--- Begin RAW DATA ---

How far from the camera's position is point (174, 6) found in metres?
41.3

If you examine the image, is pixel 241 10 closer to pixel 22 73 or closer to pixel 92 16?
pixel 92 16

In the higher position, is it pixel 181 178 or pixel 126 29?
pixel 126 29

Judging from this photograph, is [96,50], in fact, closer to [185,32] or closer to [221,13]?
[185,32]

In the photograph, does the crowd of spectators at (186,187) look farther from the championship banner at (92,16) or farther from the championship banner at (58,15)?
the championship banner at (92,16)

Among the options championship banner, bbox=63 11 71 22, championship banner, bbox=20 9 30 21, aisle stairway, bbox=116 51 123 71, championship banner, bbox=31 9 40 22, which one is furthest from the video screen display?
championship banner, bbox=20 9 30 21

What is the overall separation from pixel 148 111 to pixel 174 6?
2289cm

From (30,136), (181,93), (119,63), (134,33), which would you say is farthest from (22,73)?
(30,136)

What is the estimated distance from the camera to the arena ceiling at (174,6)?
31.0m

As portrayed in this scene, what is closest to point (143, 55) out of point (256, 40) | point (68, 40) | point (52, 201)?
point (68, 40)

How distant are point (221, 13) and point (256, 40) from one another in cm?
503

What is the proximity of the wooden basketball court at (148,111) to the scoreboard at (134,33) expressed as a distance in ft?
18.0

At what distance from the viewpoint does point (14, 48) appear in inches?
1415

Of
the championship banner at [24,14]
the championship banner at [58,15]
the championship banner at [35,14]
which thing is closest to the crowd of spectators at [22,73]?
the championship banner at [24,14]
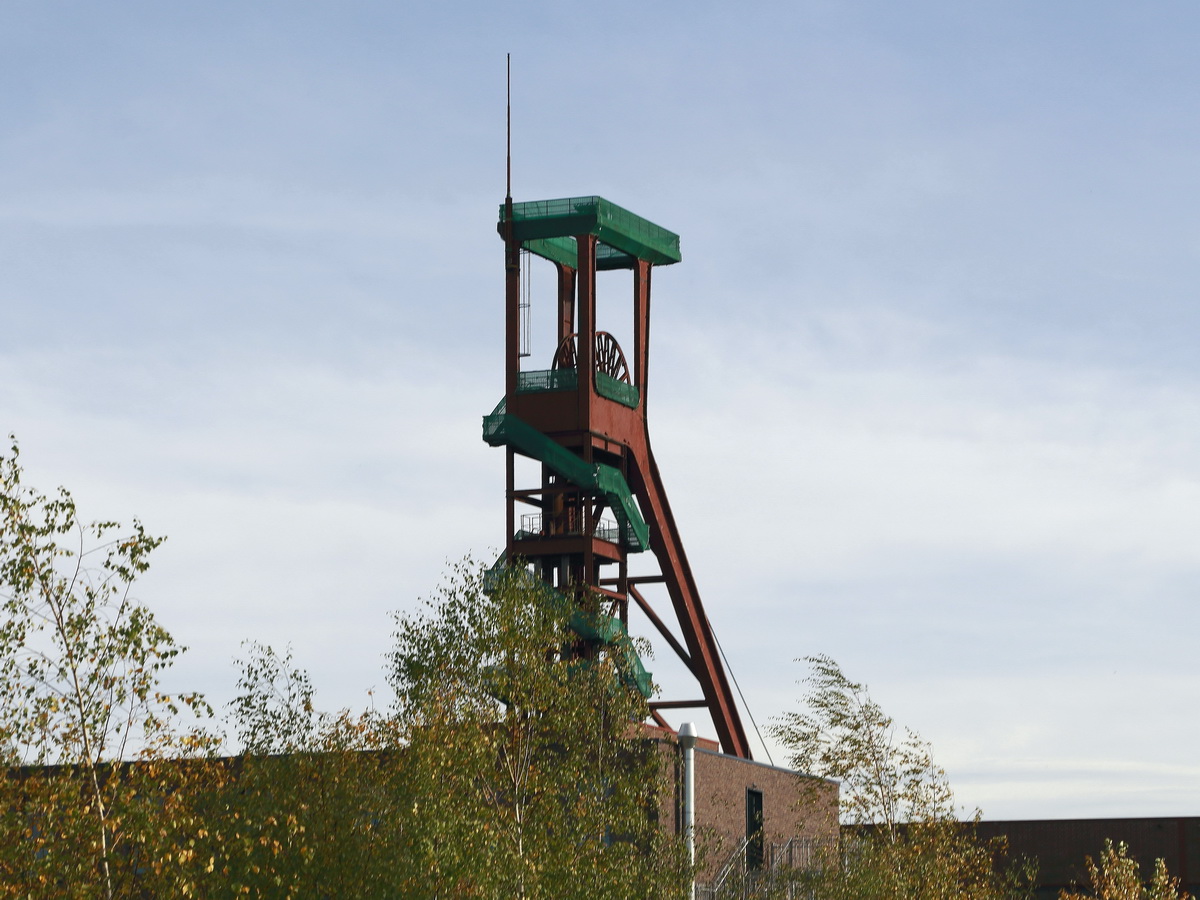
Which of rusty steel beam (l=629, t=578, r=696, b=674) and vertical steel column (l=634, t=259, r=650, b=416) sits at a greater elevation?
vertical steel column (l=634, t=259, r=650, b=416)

--- End RAW DATA ---

> **WRITTEN EXERCISE**
Repeat word for word the stretch of lines from the one containing "What is the proximity" through the last line above. Leave the pictures out.

> **FULL SOLUTION**
What is the proximity of the wooden basketball court at (148,111) to the scoreboard at (134,33) expressed as a distance in ft?
18.0

At what distance from the viewpoint does point (14, 48) appear in inches?
1415

Of
the championship banner at [24,14]
the championship banner at [58,15]
the championship banner at [35,14]
which thing is closest to the crowd of spectators at [22,73]?
the championship banner at [24,14]
Which of rusty steel beam (l=629, t=578, r=696, b=674) and vertical steel column (l=634, t=259, r=650, b=416) sits at a greater elevation?
vertical steel column (l=634, t=259, r=650, b=416)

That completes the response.